'''
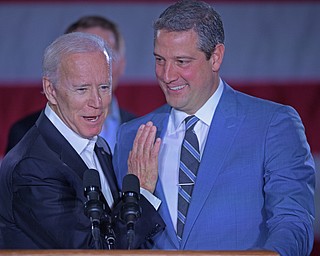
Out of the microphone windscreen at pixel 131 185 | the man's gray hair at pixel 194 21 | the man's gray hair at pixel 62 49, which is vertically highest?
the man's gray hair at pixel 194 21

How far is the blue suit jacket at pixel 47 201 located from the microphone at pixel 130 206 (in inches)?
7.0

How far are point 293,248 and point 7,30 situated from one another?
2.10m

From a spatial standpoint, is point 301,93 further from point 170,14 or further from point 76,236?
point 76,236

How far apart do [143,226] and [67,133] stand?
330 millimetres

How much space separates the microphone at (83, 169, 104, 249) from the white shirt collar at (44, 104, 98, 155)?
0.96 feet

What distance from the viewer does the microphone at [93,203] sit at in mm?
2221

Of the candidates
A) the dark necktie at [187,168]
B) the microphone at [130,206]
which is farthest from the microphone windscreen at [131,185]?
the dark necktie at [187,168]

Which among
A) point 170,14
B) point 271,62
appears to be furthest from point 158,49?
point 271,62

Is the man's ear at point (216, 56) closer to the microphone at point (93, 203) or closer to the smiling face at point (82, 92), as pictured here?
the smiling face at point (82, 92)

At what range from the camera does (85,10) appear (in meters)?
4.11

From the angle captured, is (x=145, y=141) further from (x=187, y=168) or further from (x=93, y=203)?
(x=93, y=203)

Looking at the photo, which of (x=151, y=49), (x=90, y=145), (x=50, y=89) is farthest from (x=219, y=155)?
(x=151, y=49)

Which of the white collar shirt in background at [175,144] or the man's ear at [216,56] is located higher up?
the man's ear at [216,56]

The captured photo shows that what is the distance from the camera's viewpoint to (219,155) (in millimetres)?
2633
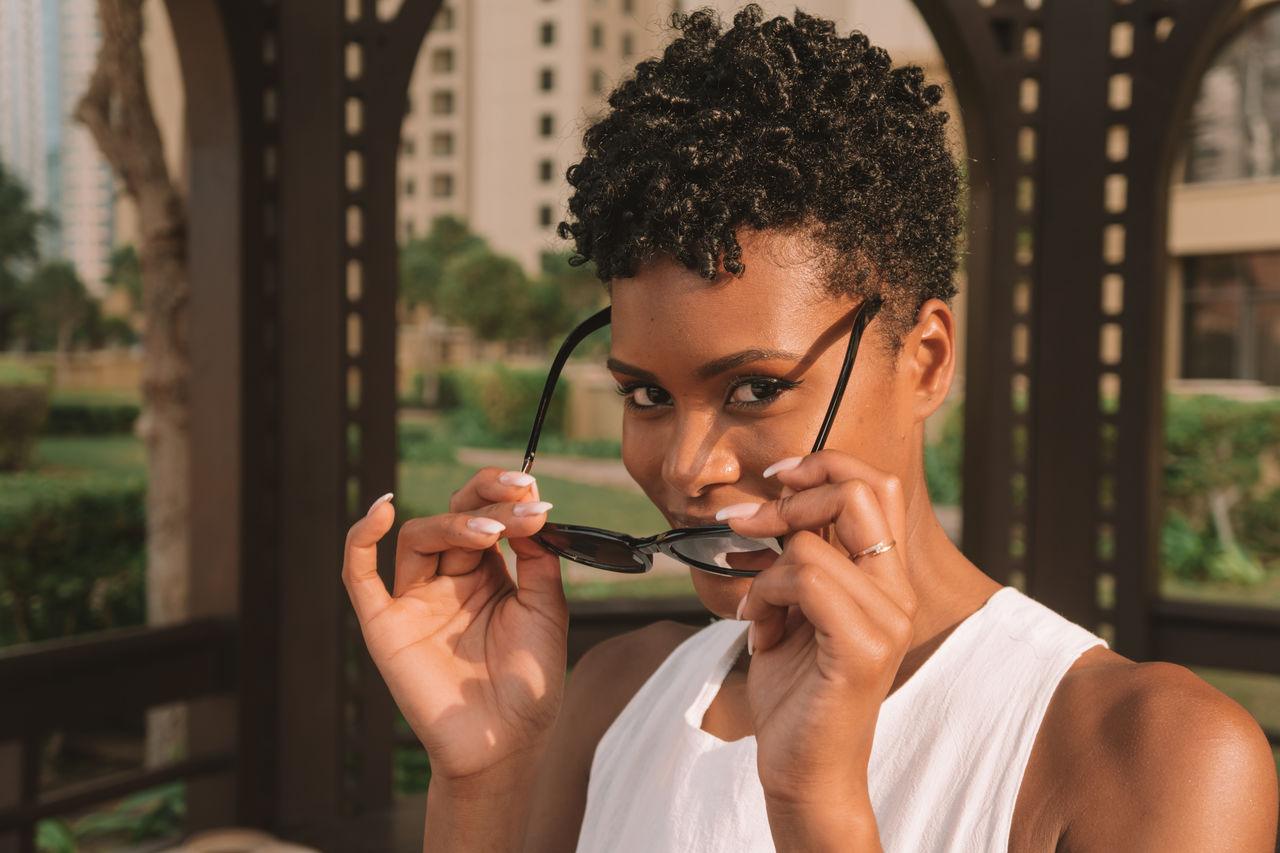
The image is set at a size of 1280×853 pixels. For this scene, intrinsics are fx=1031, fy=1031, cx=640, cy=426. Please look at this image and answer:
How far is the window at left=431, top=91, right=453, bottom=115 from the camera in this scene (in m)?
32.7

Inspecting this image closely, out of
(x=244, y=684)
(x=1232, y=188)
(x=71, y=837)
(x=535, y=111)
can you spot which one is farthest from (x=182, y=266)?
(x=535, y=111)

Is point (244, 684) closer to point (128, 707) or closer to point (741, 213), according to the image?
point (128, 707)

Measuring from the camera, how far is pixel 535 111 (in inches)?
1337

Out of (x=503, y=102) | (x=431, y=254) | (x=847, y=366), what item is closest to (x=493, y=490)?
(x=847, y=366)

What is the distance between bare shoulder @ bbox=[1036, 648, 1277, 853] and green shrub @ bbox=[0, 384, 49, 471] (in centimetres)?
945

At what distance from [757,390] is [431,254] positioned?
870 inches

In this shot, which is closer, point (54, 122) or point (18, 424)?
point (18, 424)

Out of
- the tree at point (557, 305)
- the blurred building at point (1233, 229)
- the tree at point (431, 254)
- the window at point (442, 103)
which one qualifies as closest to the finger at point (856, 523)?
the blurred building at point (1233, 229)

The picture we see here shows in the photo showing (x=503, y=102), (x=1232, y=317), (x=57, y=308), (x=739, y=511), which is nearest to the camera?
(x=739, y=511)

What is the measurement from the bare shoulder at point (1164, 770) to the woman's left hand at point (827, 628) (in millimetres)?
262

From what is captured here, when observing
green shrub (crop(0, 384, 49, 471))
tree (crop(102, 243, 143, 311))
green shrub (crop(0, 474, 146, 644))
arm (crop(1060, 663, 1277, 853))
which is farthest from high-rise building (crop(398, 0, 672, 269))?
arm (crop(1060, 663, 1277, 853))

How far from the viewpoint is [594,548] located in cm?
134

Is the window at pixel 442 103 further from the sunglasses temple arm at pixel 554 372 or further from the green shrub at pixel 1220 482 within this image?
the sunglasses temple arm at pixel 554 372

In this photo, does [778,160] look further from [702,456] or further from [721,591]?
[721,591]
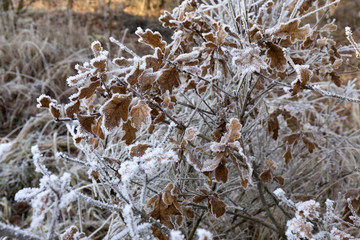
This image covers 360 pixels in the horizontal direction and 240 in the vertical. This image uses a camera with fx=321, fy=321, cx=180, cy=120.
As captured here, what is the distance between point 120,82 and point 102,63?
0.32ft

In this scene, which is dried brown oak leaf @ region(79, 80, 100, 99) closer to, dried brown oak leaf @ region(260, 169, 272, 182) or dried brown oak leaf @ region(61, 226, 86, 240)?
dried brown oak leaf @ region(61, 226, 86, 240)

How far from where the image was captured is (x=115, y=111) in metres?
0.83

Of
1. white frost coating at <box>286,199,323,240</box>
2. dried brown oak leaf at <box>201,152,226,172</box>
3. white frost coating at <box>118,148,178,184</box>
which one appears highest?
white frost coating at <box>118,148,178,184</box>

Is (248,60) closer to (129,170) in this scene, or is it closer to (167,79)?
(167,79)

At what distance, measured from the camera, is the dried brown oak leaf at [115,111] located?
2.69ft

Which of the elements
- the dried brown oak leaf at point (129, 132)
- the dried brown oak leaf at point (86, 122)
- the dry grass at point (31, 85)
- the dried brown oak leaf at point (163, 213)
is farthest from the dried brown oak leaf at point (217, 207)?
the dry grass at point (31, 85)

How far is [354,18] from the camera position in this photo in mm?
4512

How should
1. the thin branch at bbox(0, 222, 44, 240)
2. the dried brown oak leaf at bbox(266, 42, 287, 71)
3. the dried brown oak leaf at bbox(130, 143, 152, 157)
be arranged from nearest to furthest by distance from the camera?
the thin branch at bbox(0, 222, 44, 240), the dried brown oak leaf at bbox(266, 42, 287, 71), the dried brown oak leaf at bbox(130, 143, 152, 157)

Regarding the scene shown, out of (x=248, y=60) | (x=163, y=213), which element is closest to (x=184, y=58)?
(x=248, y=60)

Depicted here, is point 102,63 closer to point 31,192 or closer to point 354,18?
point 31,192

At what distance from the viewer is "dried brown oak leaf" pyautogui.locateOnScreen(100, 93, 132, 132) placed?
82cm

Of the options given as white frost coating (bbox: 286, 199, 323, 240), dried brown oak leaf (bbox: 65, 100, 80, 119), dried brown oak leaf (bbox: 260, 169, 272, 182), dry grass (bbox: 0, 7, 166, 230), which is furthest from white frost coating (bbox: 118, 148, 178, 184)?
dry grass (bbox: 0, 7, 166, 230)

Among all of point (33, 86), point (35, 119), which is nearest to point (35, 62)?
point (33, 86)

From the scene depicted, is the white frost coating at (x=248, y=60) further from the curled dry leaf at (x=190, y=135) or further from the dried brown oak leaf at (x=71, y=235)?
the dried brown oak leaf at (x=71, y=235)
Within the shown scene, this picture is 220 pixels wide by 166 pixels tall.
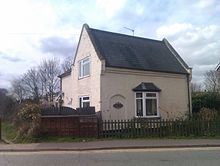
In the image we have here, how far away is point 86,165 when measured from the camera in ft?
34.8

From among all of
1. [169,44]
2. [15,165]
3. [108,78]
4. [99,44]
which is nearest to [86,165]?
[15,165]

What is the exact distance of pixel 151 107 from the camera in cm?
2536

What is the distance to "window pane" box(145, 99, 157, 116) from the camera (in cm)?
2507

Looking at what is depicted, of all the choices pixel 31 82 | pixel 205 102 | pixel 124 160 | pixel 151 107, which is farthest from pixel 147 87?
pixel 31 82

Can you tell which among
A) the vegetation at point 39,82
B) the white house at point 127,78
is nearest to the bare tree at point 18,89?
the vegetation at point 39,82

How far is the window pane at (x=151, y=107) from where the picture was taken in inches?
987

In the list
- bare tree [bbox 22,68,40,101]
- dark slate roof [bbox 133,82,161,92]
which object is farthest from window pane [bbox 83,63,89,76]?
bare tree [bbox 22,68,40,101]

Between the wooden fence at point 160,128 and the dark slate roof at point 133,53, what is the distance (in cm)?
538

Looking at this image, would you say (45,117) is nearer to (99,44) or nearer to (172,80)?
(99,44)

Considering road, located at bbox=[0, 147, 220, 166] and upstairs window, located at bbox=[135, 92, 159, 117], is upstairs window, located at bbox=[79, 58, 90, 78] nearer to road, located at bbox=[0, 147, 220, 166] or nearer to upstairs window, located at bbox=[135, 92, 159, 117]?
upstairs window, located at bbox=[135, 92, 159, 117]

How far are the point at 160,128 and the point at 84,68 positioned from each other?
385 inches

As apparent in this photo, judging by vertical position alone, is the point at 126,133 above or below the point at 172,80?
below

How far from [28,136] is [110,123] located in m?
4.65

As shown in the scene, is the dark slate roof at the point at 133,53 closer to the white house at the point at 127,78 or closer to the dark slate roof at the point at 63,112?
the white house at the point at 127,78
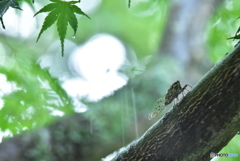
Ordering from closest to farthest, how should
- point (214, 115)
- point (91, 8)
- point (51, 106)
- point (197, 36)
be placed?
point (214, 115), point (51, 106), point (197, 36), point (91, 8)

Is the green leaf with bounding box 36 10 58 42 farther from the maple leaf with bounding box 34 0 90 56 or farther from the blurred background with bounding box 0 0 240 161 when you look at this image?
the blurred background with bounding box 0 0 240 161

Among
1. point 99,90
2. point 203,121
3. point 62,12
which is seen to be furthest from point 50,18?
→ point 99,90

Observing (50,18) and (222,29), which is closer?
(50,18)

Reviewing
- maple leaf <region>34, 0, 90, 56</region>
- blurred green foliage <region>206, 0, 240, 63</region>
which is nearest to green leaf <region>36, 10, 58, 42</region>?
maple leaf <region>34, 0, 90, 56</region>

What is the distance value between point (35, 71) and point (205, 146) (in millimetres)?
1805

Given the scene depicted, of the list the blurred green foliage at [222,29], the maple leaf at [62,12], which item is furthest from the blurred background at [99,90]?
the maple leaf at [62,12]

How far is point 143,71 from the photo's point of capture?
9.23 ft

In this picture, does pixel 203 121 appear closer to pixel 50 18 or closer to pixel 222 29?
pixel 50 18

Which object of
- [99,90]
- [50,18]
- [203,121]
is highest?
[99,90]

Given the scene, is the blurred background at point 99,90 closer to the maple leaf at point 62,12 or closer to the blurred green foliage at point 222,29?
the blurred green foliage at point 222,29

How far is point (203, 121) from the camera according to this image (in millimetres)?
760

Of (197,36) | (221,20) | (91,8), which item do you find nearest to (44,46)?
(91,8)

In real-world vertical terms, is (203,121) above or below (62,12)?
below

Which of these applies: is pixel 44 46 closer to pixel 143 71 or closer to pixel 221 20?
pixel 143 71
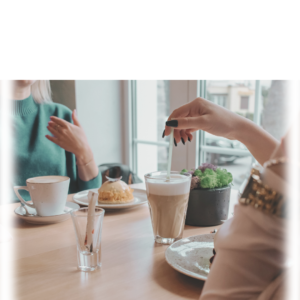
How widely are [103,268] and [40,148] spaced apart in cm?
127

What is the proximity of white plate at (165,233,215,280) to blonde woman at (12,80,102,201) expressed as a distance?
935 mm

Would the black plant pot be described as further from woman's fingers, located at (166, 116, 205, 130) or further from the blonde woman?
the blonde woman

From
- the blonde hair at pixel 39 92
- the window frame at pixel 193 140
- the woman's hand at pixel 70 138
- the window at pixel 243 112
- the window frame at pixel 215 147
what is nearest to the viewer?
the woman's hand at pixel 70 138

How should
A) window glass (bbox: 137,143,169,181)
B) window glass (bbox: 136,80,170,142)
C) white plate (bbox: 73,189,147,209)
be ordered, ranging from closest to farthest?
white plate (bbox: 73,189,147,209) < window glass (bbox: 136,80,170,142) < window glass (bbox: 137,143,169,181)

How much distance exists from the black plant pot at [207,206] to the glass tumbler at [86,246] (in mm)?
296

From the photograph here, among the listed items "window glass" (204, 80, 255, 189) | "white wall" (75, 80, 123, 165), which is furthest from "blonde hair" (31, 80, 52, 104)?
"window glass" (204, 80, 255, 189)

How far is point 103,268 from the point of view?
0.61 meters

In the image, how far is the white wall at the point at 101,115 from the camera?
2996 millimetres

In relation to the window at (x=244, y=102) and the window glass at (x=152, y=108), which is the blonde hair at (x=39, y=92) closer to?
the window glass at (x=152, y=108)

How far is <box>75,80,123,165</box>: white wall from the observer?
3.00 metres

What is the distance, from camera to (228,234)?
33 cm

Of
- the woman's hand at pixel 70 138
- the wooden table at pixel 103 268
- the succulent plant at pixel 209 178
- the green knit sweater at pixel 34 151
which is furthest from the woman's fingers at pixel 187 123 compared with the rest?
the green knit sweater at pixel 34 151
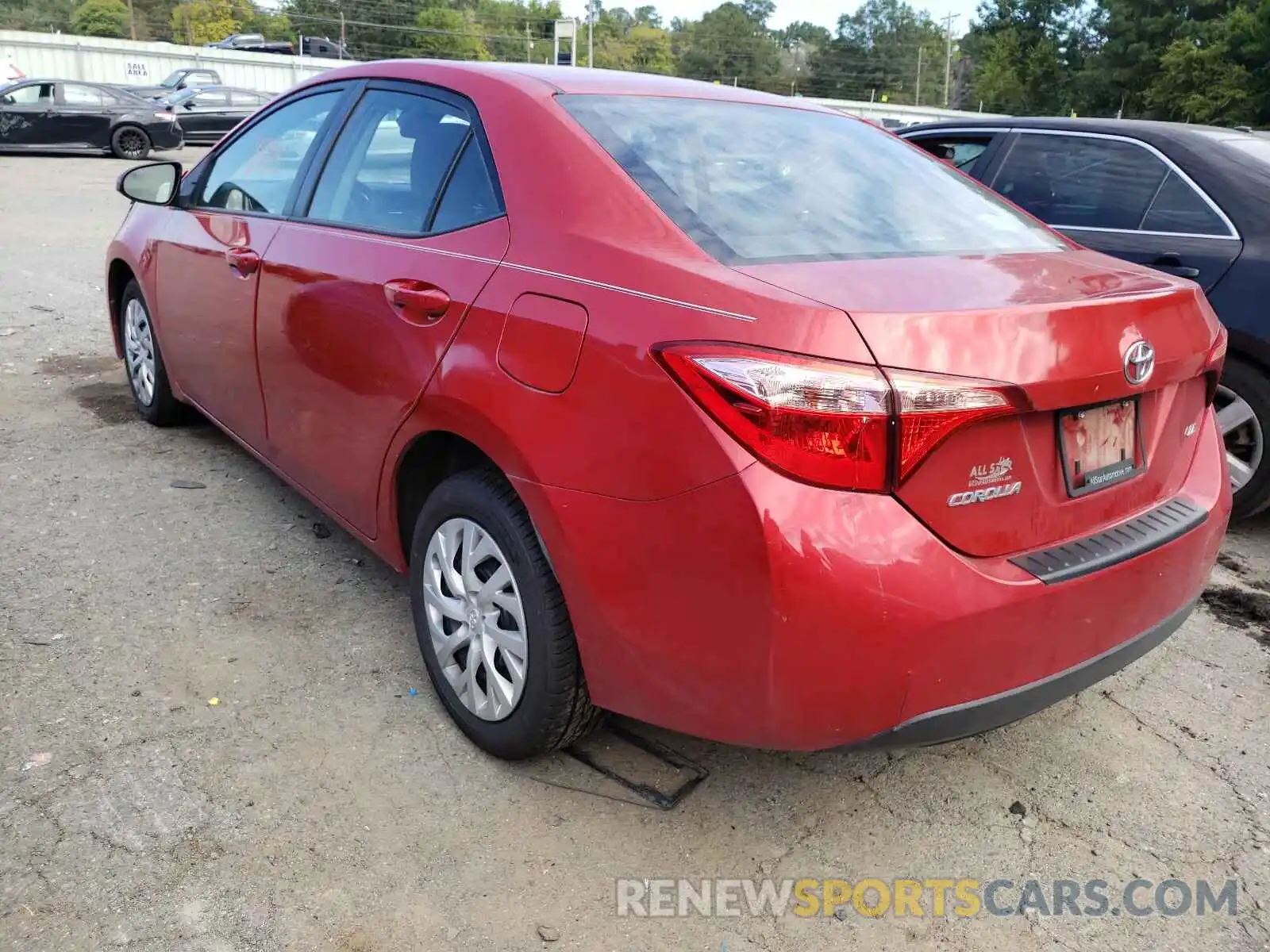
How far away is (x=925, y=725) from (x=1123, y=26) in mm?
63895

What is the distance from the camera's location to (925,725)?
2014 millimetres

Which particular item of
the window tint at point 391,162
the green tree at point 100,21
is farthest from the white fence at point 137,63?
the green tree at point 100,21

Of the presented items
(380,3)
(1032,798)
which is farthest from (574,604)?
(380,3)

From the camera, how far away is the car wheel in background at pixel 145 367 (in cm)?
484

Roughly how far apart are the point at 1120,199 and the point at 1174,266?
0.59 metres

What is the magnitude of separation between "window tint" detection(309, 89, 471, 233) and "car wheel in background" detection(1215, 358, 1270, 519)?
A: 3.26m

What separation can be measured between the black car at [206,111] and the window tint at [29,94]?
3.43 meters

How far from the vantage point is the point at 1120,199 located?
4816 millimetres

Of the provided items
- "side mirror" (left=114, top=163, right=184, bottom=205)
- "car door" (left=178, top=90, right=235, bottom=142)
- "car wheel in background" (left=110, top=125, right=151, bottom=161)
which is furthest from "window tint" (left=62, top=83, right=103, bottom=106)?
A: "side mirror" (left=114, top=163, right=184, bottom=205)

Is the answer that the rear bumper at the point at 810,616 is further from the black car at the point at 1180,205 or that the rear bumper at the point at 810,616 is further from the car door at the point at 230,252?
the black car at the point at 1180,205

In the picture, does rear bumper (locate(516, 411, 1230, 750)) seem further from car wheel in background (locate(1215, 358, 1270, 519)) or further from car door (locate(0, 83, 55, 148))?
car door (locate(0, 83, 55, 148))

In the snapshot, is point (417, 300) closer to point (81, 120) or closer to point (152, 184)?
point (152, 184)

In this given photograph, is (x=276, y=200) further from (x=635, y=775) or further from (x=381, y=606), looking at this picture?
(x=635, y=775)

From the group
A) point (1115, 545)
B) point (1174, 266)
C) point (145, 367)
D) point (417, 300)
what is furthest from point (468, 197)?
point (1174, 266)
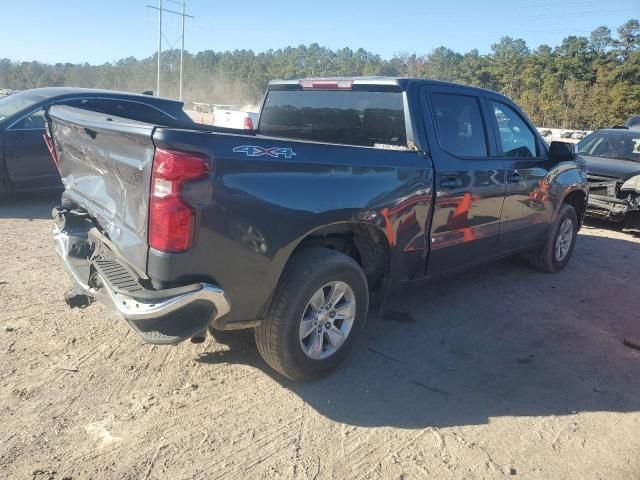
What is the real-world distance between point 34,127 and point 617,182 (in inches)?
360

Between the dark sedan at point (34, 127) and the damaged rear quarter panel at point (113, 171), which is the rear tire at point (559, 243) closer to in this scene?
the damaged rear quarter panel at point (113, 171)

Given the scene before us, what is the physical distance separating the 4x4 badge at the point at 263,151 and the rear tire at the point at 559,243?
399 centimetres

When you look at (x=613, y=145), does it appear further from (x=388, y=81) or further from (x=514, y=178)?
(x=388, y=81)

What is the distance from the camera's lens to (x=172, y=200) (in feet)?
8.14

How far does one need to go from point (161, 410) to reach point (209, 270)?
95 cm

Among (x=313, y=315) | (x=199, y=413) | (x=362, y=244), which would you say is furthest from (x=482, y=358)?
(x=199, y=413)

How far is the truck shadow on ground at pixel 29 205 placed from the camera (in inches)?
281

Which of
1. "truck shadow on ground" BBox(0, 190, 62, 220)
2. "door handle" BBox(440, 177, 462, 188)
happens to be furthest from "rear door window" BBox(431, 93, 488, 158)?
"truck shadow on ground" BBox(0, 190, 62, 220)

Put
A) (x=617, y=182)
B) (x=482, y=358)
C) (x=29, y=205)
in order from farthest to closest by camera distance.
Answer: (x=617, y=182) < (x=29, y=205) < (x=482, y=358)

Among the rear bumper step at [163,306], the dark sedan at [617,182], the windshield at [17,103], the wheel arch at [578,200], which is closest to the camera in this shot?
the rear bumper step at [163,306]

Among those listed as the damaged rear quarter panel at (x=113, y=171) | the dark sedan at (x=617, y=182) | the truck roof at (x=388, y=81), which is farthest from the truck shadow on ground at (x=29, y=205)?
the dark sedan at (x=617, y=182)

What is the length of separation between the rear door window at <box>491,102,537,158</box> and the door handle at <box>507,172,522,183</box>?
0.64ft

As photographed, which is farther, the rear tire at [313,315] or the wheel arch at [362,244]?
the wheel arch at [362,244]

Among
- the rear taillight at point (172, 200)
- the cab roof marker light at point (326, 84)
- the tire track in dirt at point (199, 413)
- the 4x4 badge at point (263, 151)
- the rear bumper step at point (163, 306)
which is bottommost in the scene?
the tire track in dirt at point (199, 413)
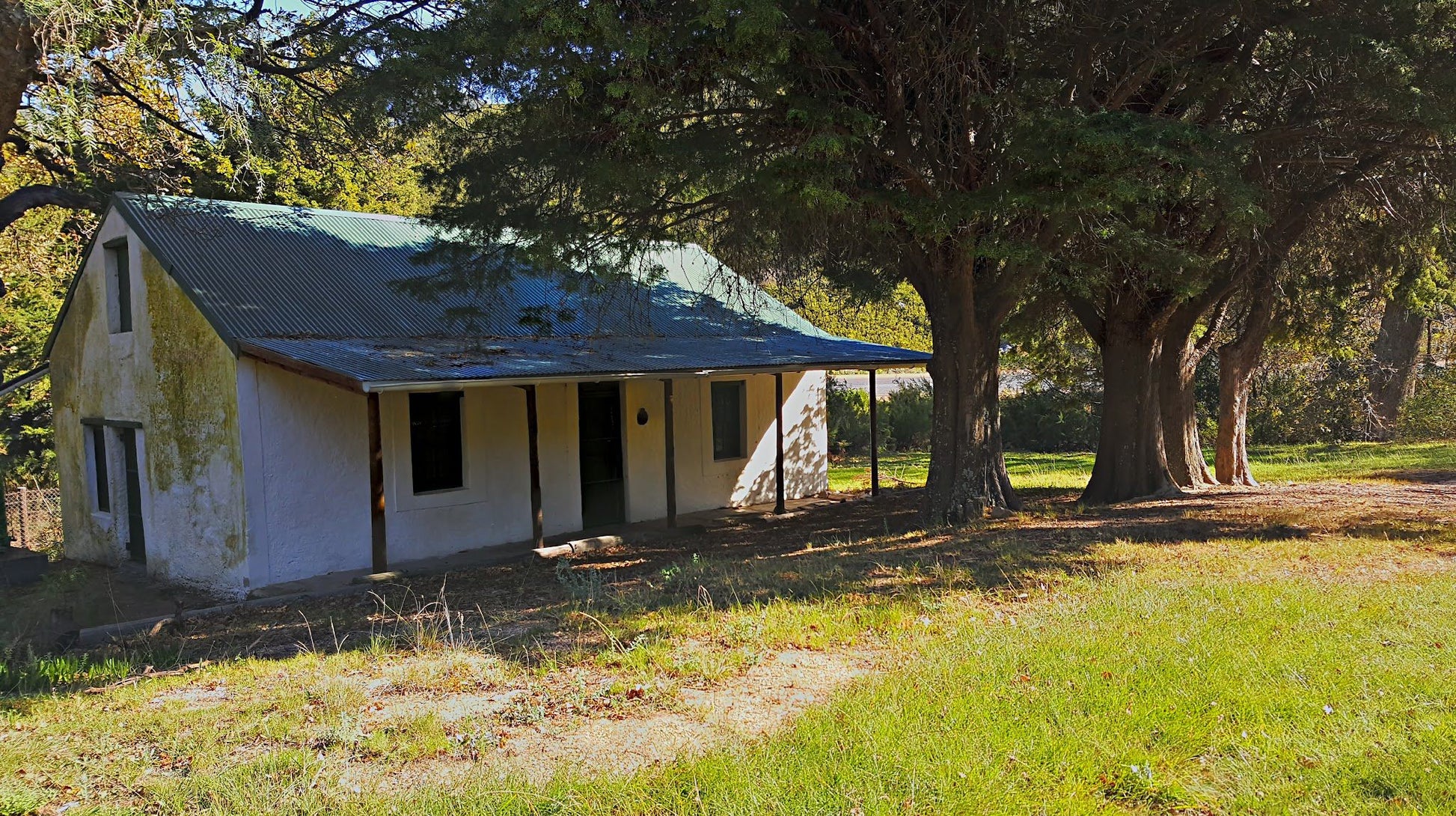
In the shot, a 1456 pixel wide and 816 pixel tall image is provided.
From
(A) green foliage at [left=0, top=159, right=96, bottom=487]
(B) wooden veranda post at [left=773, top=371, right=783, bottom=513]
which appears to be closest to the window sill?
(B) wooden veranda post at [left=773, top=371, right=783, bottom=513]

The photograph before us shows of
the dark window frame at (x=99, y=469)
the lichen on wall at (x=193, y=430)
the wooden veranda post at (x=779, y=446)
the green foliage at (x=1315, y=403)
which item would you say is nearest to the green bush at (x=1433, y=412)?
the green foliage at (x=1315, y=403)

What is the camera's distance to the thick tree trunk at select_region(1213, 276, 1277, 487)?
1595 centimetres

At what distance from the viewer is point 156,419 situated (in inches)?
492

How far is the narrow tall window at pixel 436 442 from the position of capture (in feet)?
'''
TASK: Copy the rows from the line with "What separation can" up to and including the line with "4816 millimetres", swapping "vantage point" for "camera" and keeping everything else the same.

EXERCISE ANSWER:
What separation can be measured between the black car at [206,111] and the window tint at [29,94]?
3.43 meters

How far from the camera is the point at 1120,199 located?
4816 millimetres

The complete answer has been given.